待ち合わせ? …いいえ、勝手に待っているだけよ。悪い娘じゃないわ。そうじゃないの。花売りでもないの。
鏡と化したピカピカに磨かれた窓ガラス。
うん、悪くないと思うんだけどなあたし...ンフ、生まれつきカールのくせ毛でロングなの。色素が薄いんだよね。黒髪に憧れるけど...優しい肌触りの薄桃色のドレス着て…待っているの。
はやく大好きなあのヒトに逢いたいな。さらって欲しいの。
行きかう人を目で追うけどね、ここら辺に彼の好きなバーがあるんだけどね、人が多すぎて...淋しいな。
あのひとだけが見えたらそれでいいよ。
あのひとがみえないな。この頃心も…なんだか…海を照らす灯台の灯りの先のように、ずっと遠くに居る感じ。
お友達とはよくここいらでおしゃべりするのよ。みんな好きな人が居るわ。お金持ちのお爺さんに恋してる娘。同級生を恥ずかしそうに見つめている娘。あたしのように、少しだけ年下の彼に首ったけで、毎日ため息をついてる娘。

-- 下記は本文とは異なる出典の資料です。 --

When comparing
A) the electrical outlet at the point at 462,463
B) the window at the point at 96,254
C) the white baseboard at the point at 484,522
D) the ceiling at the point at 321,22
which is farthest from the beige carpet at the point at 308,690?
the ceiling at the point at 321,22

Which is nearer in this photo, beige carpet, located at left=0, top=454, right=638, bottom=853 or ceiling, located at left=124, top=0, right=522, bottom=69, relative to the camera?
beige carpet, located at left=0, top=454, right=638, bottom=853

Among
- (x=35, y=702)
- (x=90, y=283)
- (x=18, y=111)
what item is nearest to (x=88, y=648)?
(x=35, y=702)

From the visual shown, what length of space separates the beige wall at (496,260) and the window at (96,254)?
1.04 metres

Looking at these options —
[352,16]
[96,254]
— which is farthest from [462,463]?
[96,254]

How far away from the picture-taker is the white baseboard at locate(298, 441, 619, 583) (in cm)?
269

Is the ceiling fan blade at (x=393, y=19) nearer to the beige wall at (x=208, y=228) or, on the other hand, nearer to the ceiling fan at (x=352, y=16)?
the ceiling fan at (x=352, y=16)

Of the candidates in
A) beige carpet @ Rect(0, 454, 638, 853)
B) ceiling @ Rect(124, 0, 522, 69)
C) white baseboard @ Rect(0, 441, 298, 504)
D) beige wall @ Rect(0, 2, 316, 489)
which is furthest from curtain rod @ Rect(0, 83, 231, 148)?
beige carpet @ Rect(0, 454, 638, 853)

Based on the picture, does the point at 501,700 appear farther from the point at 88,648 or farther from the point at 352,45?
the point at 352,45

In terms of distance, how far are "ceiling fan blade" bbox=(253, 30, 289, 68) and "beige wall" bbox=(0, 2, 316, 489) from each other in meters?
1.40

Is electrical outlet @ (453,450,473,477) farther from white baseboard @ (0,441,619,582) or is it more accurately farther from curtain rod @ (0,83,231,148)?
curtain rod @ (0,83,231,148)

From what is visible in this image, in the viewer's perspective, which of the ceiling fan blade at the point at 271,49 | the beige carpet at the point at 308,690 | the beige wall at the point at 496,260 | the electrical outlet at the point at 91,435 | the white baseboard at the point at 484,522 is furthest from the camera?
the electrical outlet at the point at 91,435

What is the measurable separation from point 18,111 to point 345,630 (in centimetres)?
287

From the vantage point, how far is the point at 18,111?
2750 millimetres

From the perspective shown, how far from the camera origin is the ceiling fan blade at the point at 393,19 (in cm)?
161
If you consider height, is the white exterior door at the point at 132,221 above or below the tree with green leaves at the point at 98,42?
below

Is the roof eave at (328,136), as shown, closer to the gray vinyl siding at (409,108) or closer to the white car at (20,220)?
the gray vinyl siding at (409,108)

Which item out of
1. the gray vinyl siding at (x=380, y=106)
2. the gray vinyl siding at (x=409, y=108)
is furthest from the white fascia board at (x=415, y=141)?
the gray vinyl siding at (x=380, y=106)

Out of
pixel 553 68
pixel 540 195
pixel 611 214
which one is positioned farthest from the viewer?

あたし達は人魚のお話やシンデレラストーリーを知ってるよ、と自慢し合うの。いかに自分がレディーであるかということをよ。
あ!? あっ…あれは…あたし、つばを飲み込む。瞳を真ん丸にして輝かす! あのひとがきてくれたっ。
お店に入って来たわ。
「この娘、素敵だね。前からずっと気になっていたけどさ…ほら、男性で…なんか可笑しいかな? こんなの」
店主が言う「いえいえ、お客様。あなたはお優しい方です」
彼があたしを抱き上げたっ! かいなに抱き寄せるので、彼の香りを強く感じる。
…そうあたし、アンティークドールなの。
彼のお部屋で過ごすのよ、これからずっと一緒です!!誰かが変だと言ったって、あたしをべッドに入れてほしい。ええ、きっとそうするわ…彼は愛情たっぷりだもの。
そうね、あたしはお人形だから…これから愛おしいひとのもとでいろんなシーンを目にするわきっと。
あたしは泣く時もあるかも。
でもね、キラキラした魔法で彼を守ってあげたいの。あたしの幸せがいま始まったのです。